Universality across scoring functions: Consistent improvements are observed across LAC, RAPS, and SAPS, indicating the penalty term is decoupled from the base scores and acts as a true plug-and-play enhancer (the contrast is even starker for RAPS, where AIR set size explodes to 9.75).

Highlights & Insights¶

The "reduction in groups implies reduction in set" theorem: Intuitively, adding a penalty should increase scores, loosen the threshold, and enlarge the set. However, Theorem 4.5 uses the inequality \(p_1 n_0\ll p_0 n_1\) (which holds in almost all real benchmarks) to prove that small \(\lambda\) actually shrinks the set—the most significant "Aha!" moment of the paper.
Decoupling "semantic similarity" into "statistically effective grouping": The theory reveals that human-defined semantics are not necessary for set reduction; only small \(n_0\) and low \(p_1\) are required. This step directly inspired the MS variant, a beautiful example of deriving a method from theoretical insights.
Transferable to any classifier with features: Using centered class mean cosine + neural collapse for similarity can be transferred to any post-processing task requiring "inter-class relationships from the model's perspective" (e.g., re-ranking, rejection, group evaluation).

Limitations & Future Work¶

Theorem 4.5 is a local result for \(\lambda\to 0\): Global guarantees are missing, although experiments show the effective range of \(\lambda\) is not narrow.
Lack of theoretical coverage for the MS variant: The proof of Theorem 4.5 has not been extended to continuous soft similarities, which the authors acknowledge as a technical challenge.
Failure cases are rare but exist: In scenarios with extreme dominant groups and very weak models, the derivative becomes positive and the penalty increases set size. The paper addresses this empirically by noting its absence in benchmarks rather than providing an a priori criterion.
Dependence on top-1 prediction stability: The penalty is anchored to \(\hat{y}(x)\); if the top-1 prediction is unreliable, the group penalty may be applied in the wrong direction.

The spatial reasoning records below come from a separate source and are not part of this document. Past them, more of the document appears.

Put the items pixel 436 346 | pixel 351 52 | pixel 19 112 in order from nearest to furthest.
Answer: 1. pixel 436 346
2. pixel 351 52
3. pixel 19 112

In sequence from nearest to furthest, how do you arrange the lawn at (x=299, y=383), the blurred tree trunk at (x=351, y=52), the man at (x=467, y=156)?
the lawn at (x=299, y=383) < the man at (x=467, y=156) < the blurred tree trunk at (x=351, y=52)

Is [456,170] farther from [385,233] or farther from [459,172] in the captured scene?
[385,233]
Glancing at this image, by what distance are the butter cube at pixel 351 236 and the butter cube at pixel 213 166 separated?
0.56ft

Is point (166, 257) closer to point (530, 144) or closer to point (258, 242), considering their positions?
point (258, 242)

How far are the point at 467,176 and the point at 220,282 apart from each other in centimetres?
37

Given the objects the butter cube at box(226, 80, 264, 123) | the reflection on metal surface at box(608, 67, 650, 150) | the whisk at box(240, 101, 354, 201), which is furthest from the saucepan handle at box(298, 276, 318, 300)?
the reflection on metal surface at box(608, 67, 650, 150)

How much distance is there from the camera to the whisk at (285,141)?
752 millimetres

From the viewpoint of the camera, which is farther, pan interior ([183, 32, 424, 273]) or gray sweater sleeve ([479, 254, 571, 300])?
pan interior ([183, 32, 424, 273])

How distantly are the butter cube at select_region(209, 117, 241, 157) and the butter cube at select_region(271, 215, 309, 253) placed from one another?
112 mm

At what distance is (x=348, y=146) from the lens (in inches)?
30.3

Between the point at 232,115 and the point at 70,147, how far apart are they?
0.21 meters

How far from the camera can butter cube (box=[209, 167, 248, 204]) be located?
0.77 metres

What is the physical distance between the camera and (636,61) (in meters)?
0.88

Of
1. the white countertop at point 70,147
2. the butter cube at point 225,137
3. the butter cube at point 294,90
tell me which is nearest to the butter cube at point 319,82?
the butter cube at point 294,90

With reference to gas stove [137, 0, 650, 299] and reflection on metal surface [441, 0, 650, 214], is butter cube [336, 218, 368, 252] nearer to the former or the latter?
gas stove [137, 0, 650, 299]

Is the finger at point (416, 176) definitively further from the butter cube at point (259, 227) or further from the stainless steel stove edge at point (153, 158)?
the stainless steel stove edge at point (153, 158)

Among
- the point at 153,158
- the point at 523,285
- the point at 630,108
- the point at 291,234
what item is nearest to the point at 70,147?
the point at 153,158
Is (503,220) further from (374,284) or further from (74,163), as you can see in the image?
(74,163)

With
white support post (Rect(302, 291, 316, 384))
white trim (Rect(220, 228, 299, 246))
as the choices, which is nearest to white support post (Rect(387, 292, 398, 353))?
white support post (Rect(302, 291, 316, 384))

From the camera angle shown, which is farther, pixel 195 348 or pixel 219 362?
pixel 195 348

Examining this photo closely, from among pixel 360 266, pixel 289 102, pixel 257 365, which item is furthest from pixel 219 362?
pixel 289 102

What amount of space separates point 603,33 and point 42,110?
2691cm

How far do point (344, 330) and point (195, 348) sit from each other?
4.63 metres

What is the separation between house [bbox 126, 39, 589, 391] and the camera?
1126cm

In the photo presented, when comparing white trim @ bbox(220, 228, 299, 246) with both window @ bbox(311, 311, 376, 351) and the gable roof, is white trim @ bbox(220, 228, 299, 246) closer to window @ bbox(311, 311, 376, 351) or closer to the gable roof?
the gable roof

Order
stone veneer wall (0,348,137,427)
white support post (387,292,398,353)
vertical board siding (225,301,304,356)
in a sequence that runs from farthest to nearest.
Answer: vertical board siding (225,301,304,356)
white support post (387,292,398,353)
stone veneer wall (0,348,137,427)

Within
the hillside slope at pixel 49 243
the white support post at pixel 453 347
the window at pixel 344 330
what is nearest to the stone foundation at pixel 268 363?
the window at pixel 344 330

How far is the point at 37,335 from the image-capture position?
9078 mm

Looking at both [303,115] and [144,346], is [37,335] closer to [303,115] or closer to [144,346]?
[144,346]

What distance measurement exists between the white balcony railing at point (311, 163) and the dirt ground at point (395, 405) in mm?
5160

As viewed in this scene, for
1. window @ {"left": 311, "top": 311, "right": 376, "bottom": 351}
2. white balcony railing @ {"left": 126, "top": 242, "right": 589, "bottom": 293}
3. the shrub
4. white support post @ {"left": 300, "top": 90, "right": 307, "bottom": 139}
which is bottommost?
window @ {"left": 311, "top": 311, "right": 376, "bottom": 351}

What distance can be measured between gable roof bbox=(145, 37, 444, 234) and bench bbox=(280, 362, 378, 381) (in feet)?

vs. Cluster/Group-Conditional CP (Vovk 2012, Ding 2023): These run CP separately within each group to improve group-conditional coverage at the cost of larger sets; this paper does the opposite, reducing both group count and set size.
vs. Hierarchical/Structured CP (Hengst 2025, Zhang 2025, Goren 2024): These control specificity in hierarchical predictions and require a known hierarchy, typically producing larger sets. This paper does not require hierarchy, and MS-CS doesn't even require manual partitions.
vs. Standard LAC (Sadinle 2019): LAC is the recognized baseline for minimal set size; this paper, as a post-processing enhancer, consistently compresses LAC sets further across multiple datasets—a feat previously unachieved by post-processing methods.

Rating¶

Novelty: ⭐⭐⭐⭐⭐ The counter-intuitive theorem + the theory-driven model-adaptive variant are highly original.
Experimental Thoroughness: ⭐⭐⭐⭐ Covers four datasets, multiple models, and three major scoring functions. However, it focuses largely on image classification, lacking validation on other modalities.
Writing Quality: ⭐⭐⭐⭐⭐ Progressive flow from intuitive pain points to theorems to methods, with honest disclosure of failure cases.
Value: ⭐⭐⭐⭐⭐ Plug-and-play, non-breaking for coverage, and improves both semantic consistency and efficiency—high practical value.